Intego Systems Inc. recently donated a fully functional nurse call system and integrated software valued at about $40,000 to the School of Nursing. Loriz said the system fits perfectly with the school’s nursing lab, which simulates a hospital ward right down to the mannequins who serve as patients.

 

“We want to create an environment as close as possible to what our nurses will encounter in the real world,” Loriz said.  “The nurse call system is an important component to assure timely communication between the patient and the health care provider.”

 

Loriz said the equipment will not only become part of the skill-based curriculum but will also be an element in leadership training for nurses.

 

“Our nurses are actually directing a team of health care providers,” she said. “It’s not only important for them to become familiar with the technology but to be able to use it to exercise their leadership in a hospital setting.”

 

The new system is not only present in the nursing lab but also has been wired in hallways and student lounges on the 3rd floor of the Brooks College of Health.  This will allow students to respond to calls outside of the lab setting.

 

Another important element of the system is the ability to differentiate between different types of calls.

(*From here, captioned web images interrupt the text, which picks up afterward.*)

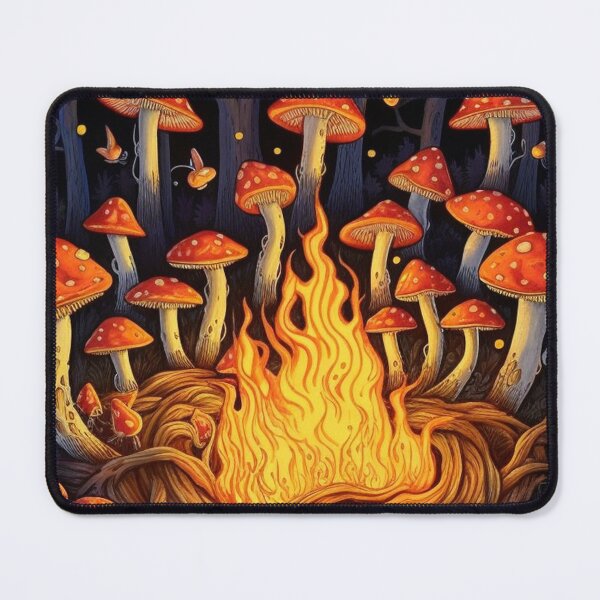 Item preview, Mushroom, Camp fire designed and sold by Ellimade.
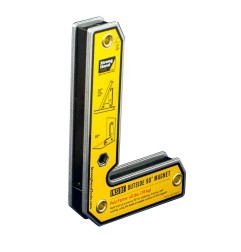 Strong Hand Tools, Innen-Außenwinkel-Magnete,  90° (30°, 60°), Mag. Zugkraft 20/15 kg, 7,6 cm/12,7 cm Länge, - MLDT350-1 -  -  -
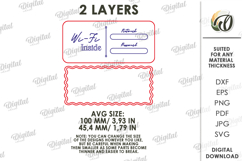 3D Wi-Fi Password Sign Laser Cut. Wall Hanger SVG Product Image 2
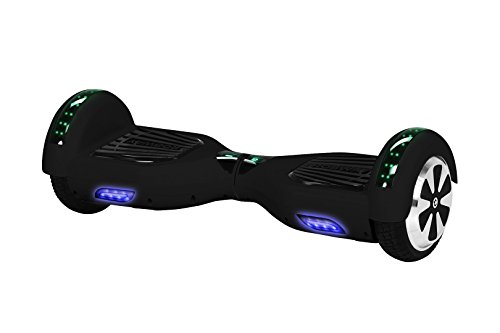 Robway W1 Hoverboard - Das Original - Marken Akku - Self Balance - 22 Farben - Bluetooth - 𝟮 x 𝟯𝟓𝟬 Watt Motoren - App - Led (Schwarz) von Robway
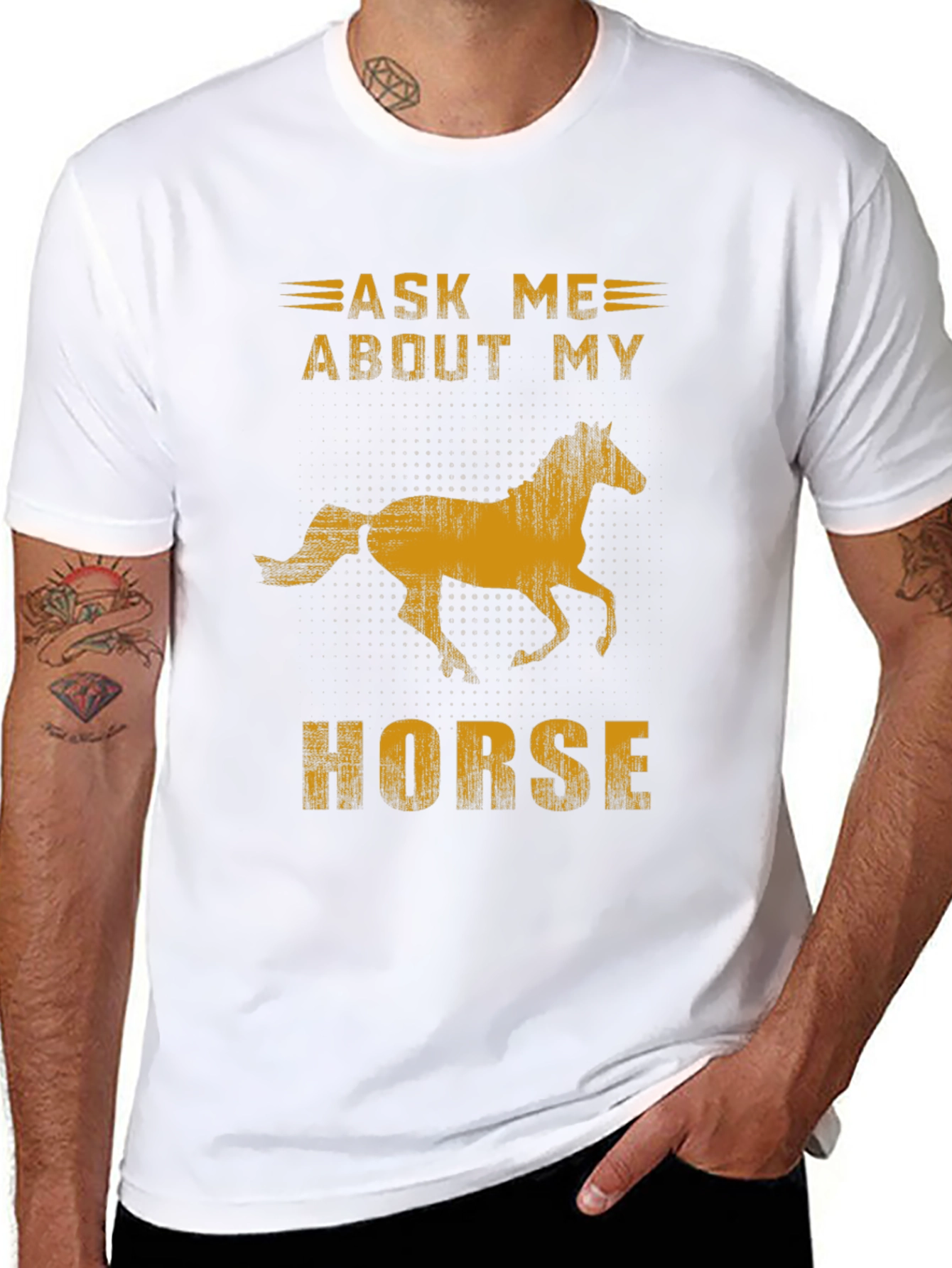 Ask Me About My Horse T-Shirt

Health care providers summoned to the patient’s room will be able to assess the situation and quickly summon additional assistance if needed.

 

The system is actually the brainchild of Charles E. Bell Sr., who founded Intego Systems Inc. in 1983. Last year, he negotiated the sale of the Jacksonville company to Critical Alert Systems, LLC. He became an equity partner in the firm where he was appointed to the role of chief strategy and business development officer.

 

Bell, who has more than 35 years of experience in the hardware and software design, manufacturing and branding of health care products, is also a member of the Brooks College of Health’s Dean’s Council.

 

Although he praised nursing education, he said in some cases, emphasis has been placed on clinical training while technological training is sometimes lacking.

 

“We are building all this new technology to increase patient satisfaction and caregiver retention,” Bell said. “I’m very happy our new nurses are getting the needed training in this area.”

 

Several different configurations of call systems are in hospitals across the country. Each is critical to nursing success, Bell emphasized.

 

“We estimate about 40 percent of the calls are non-nursing related,” he said. “Without an effectively organized call system, a nurse can easily be overwhelmed.”

 

Bell said the Intego system, when centralized with all calls handled by a dedicated call attendant, aims to provide a response within 10 seconds and deliver service to the room in five to seven minutes.

 

That type of response may be drastically different from what many patients have experienced in the real world. However, Loriz is optimistic it can be achieved with the proper combination of highly trained nurses and state-of-the art technology. Part of the gift also involves training for the system so faculty and students realize all of its potential.

 

“We are grateful to Mr. Bell for this technology,” Loriz said. “I know our nurses will be grateful on their first day on the job when they assume responsibilities in a real hospital setting.”